Minggu, 30 Januari 2011

Untuk Rabu, 20 Agustus 2008.

Aku cinta kamu, Rabu yang tidak kelabu. Senja itu pertama kali aku dan dia bertemu. Muka bertatap muka. Aura berjumpa aura. Masing-masih mengucap dalam batin, “Oh, ini dia wujud aslinya”. Setelah setahun bercakap lewat kata-kata yang terketik saja. Belum ada rasa hari itu, tentu saja. Toh aku pun masih ada yang punya.


Betapa ironisnya, Rabu, di tanggal yang dulu terencana sebagai tanggal cantik aku disunting lelaki lain, Sang Esa mempertemukanku dengan dia yang sekarang terbaik untukku. Aku ingat kamu, Rabu. Hari itu aku melihat senyumnya pertama kali. Melihat bibirnya menciptakan suara saat bercerita, dalam perjalanan menemuiku hari itu topi kesayangannya terjatuh dan hilang. Dan aku menandai kamu sebagai hari pertama aku bimbang.

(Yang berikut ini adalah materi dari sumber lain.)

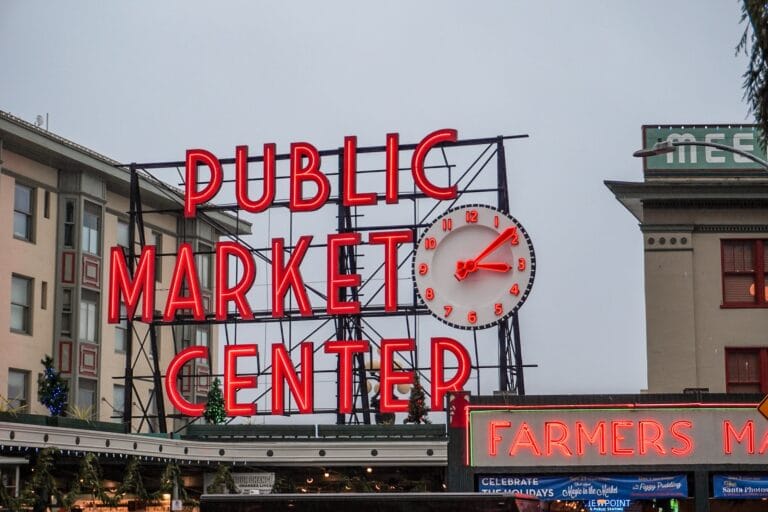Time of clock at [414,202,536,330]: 3:08
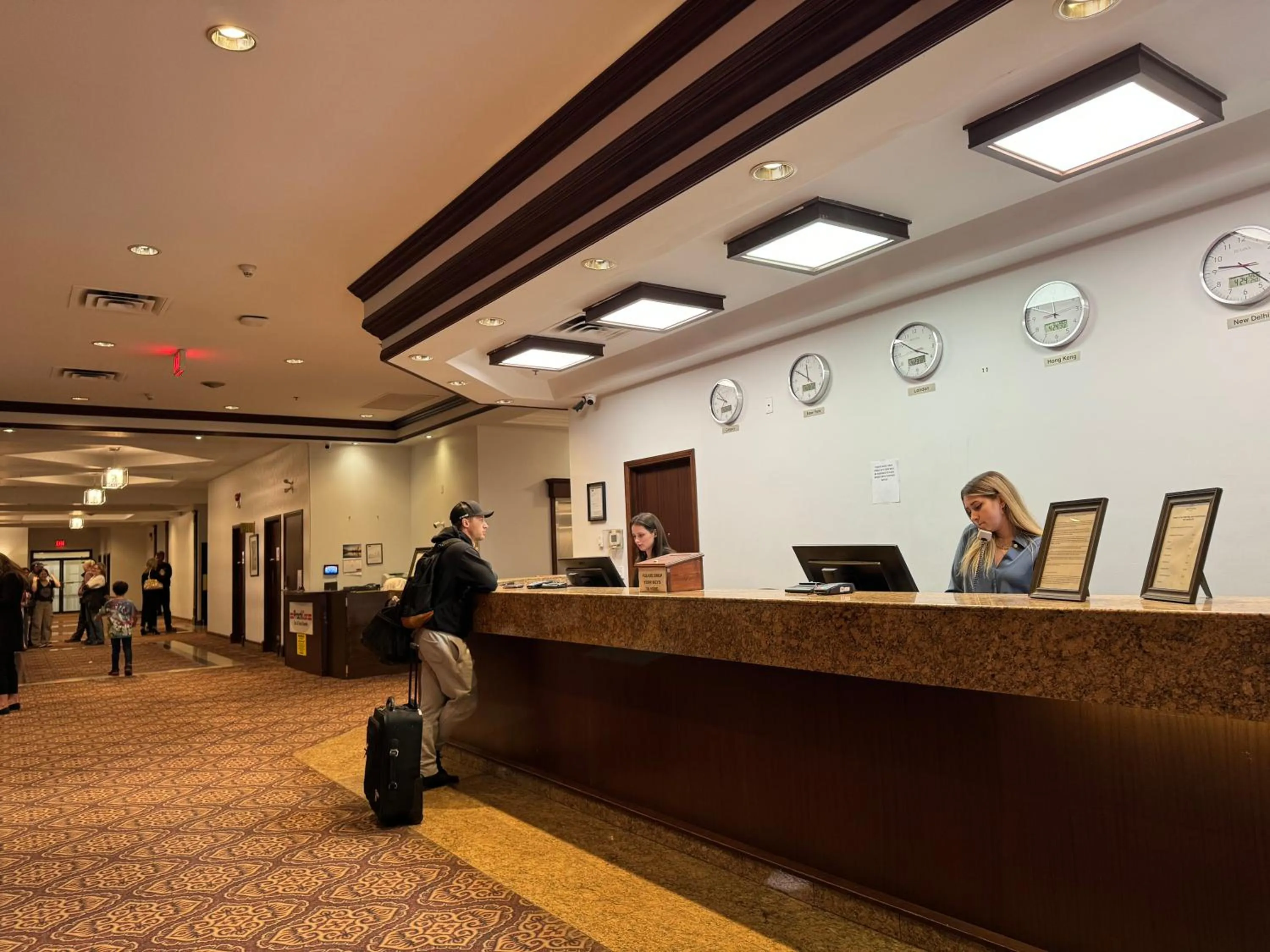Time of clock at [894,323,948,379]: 3:50
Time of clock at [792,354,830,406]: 11:50
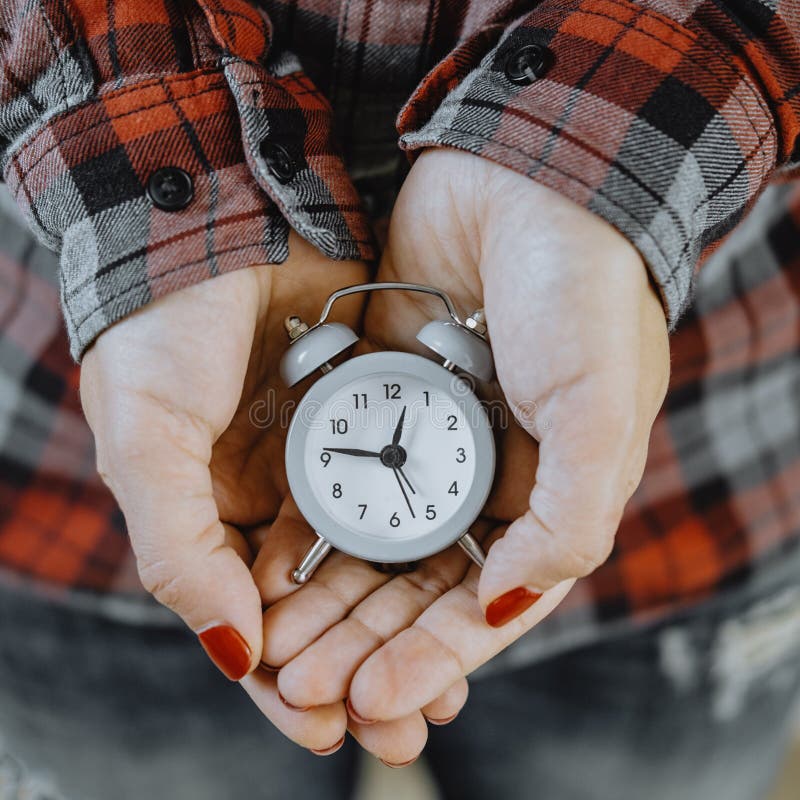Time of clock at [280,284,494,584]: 12:46
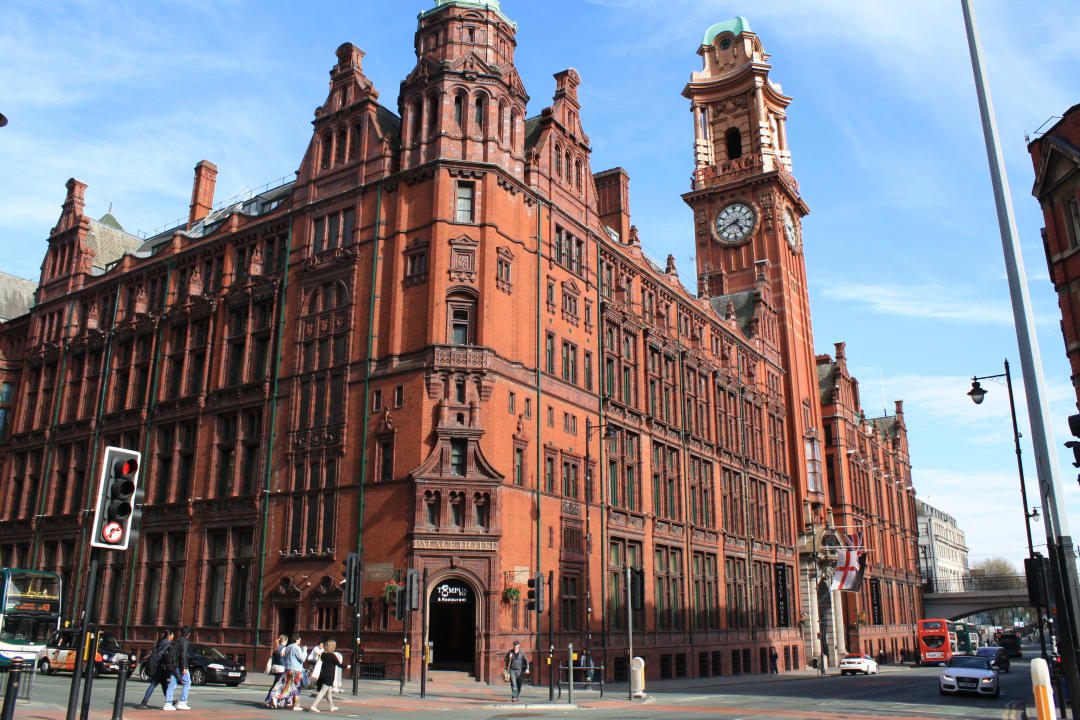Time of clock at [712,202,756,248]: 4:41
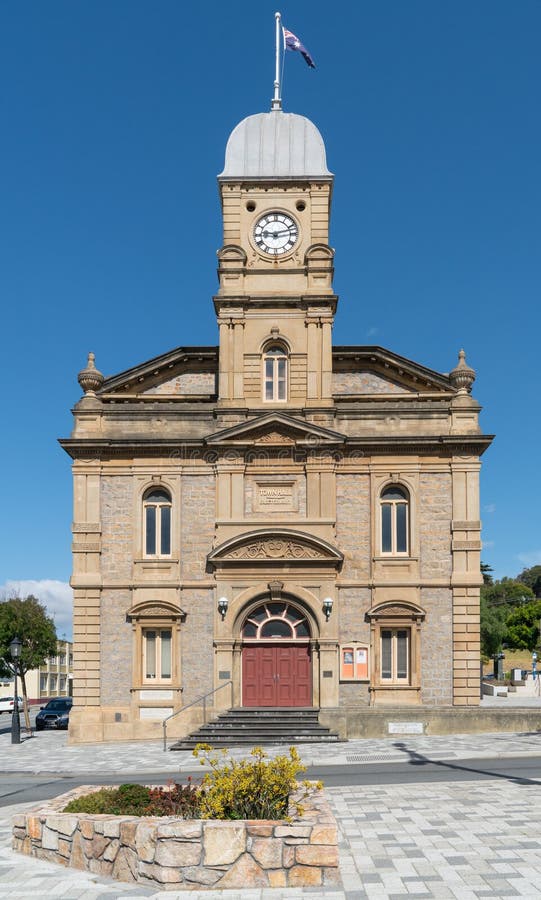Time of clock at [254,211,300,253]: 9:12
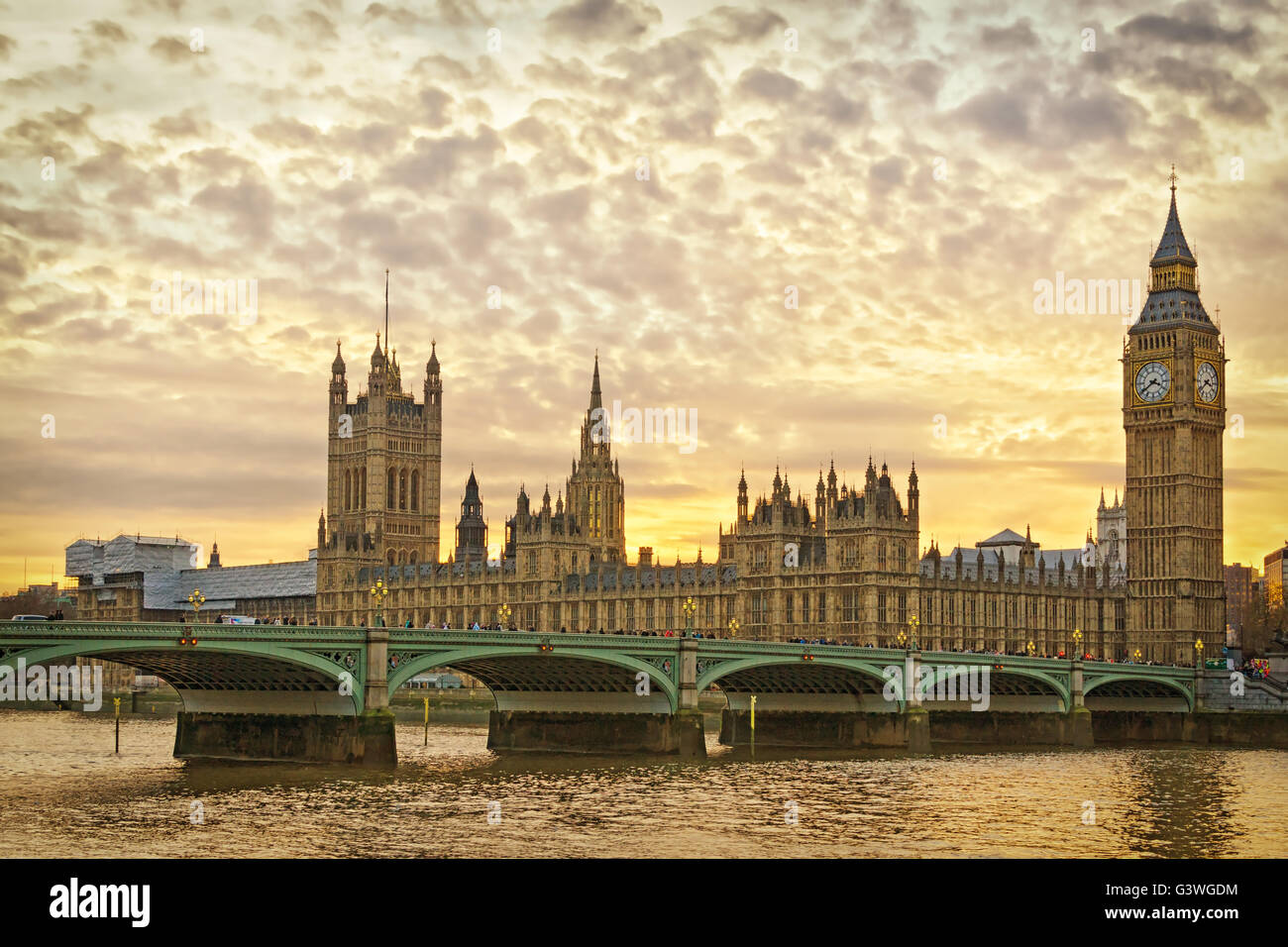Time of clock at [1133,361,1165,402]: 3:39
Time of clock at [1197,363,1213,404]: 3:38
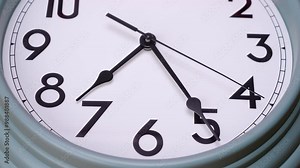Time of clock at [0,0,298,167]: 7:24
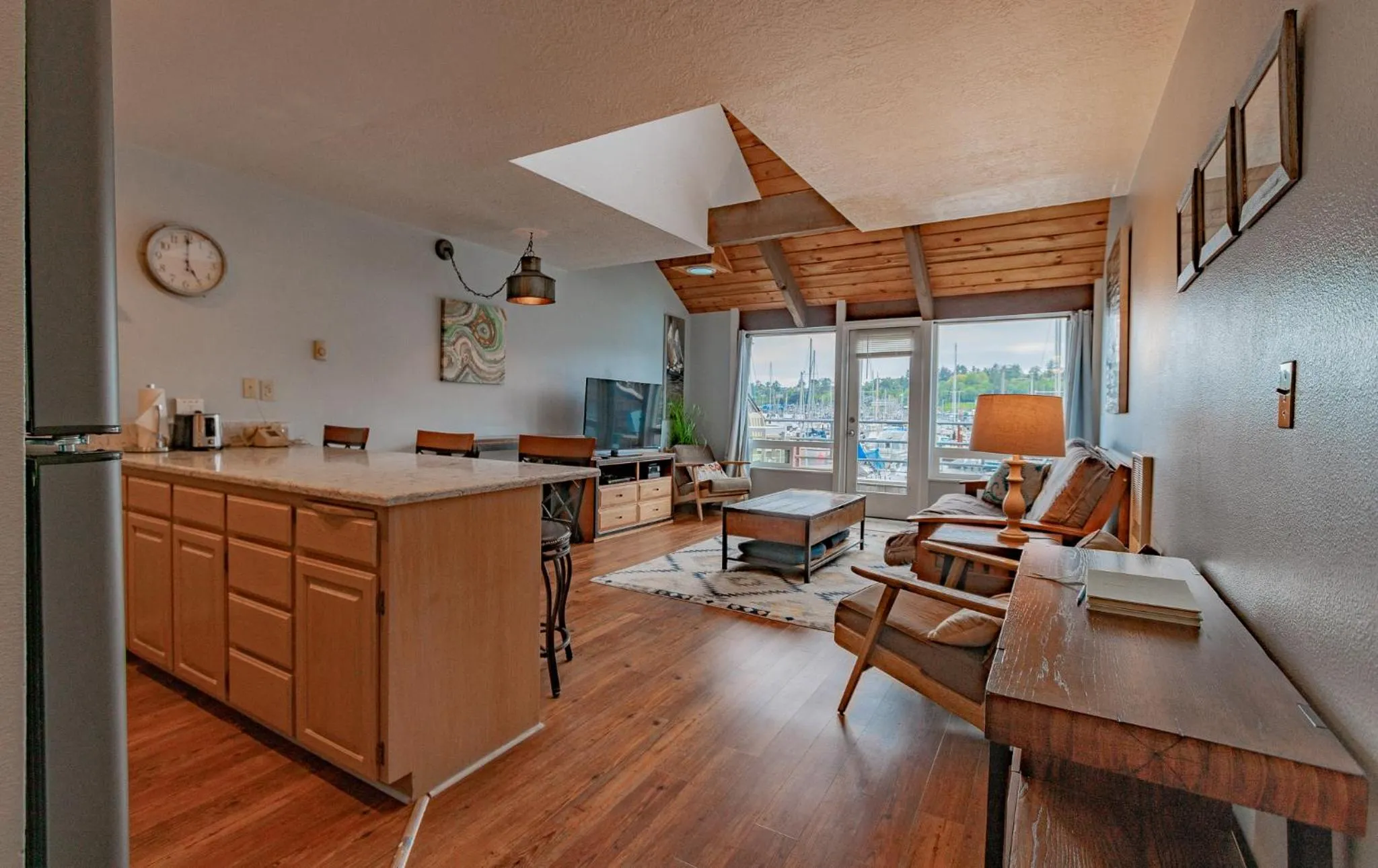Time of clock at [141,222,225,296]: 5:00
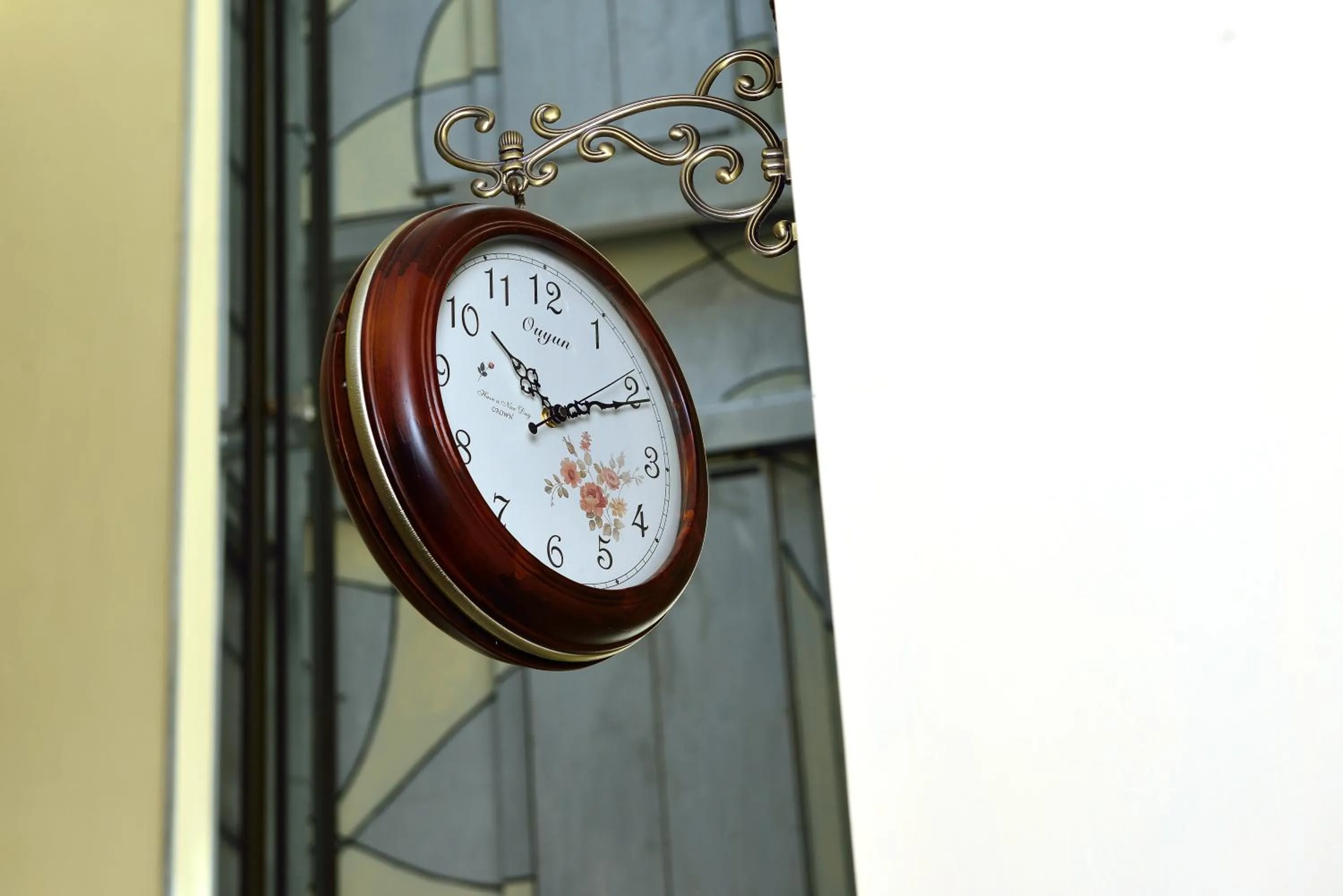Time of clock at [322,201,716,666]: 10:10
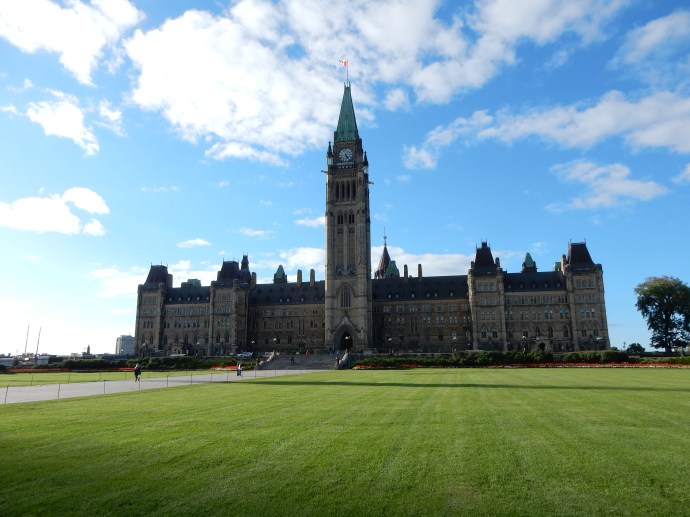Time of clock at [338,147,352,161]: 5:24
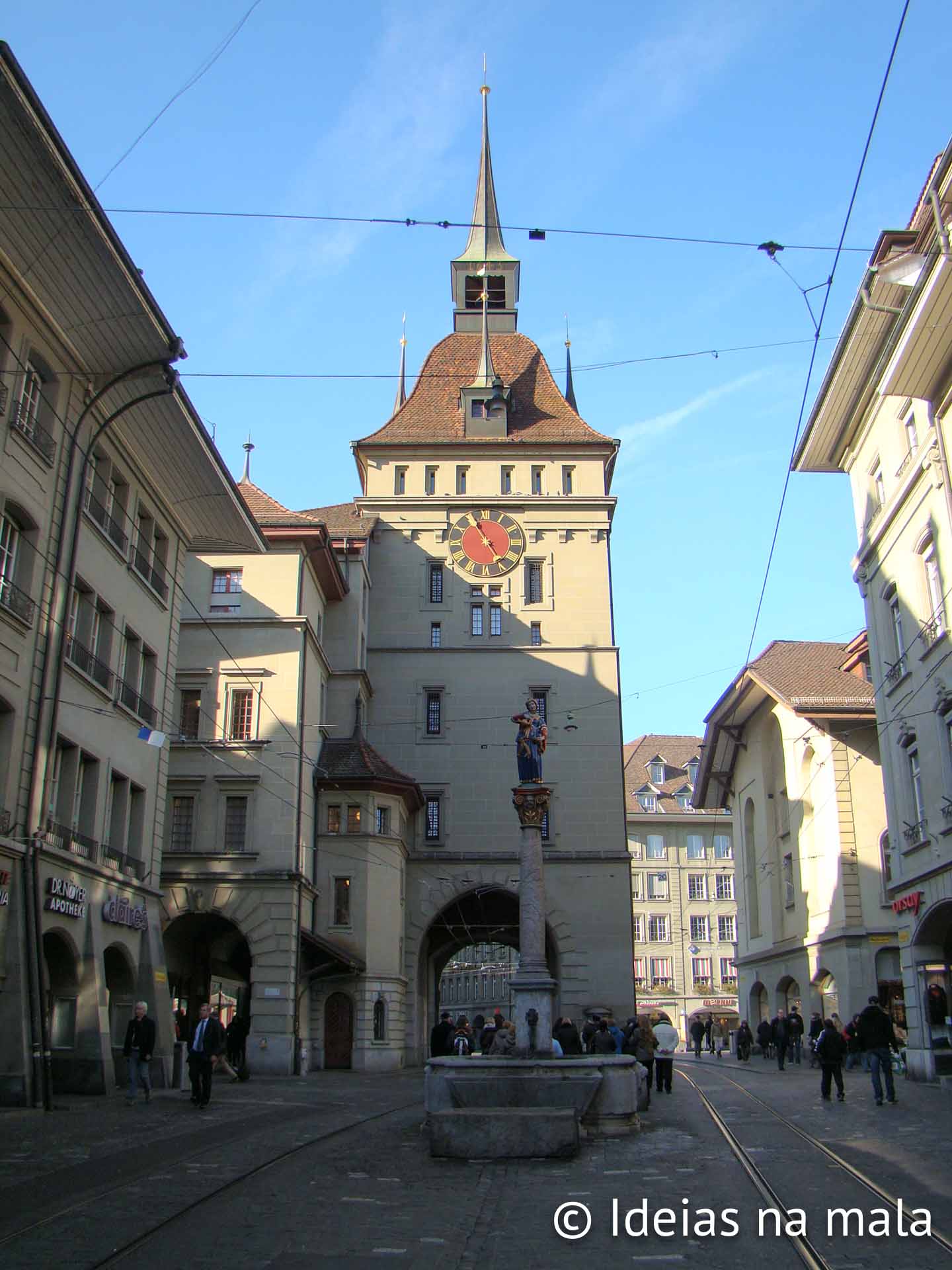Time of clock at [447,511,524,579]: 4:55
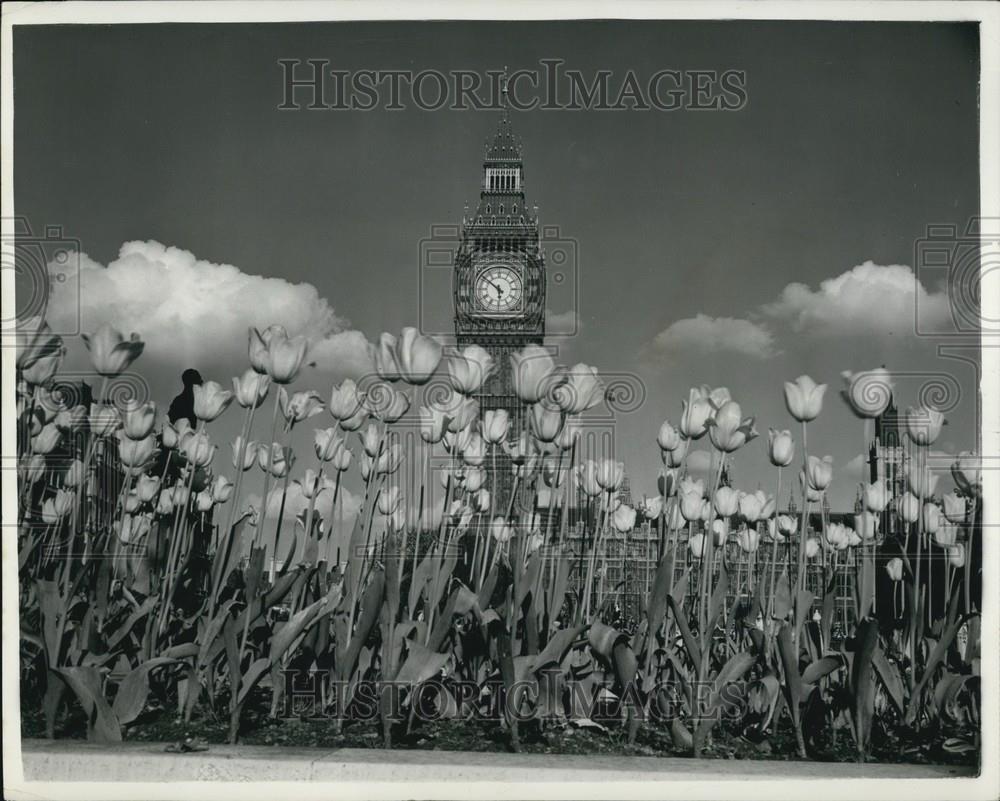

Hari-hari setelah kamu, Rabu, saat aku jauh dari Tanah Air dimulailah proses lahir dan batin menuju keputusan besar dalam hidupku. Pengalaman dan pelajaran baru yang penuh berkat dari-Nya membuka sekat-sekat baru dalam pikiran, menuntunku pada sebuah babak baru. Dan akhirnya aku mengerti, saat kamu datang itu aku memang dipertemukan dengannya untuk mencegahku kembali jatuh ke lubang yang sama lagi, untuk yang ke-sekian kali. Kembali aku amini, tidak ada yang kebetulan. Semua terjadi karena ada alasan.


Sudah lebih dari dua tahun sejak kamu, Rabu. Aku bersyukur sampai sekarang tanggal yang sama masih kurayakan bersama dia. Semoga perjalanan kami bersama akan berlangsung lama. Terus, terus, terus tanpa putus.


Terima kasih, Rabu 20 Agustus 2008. Kamu hari pertama kami bertemu.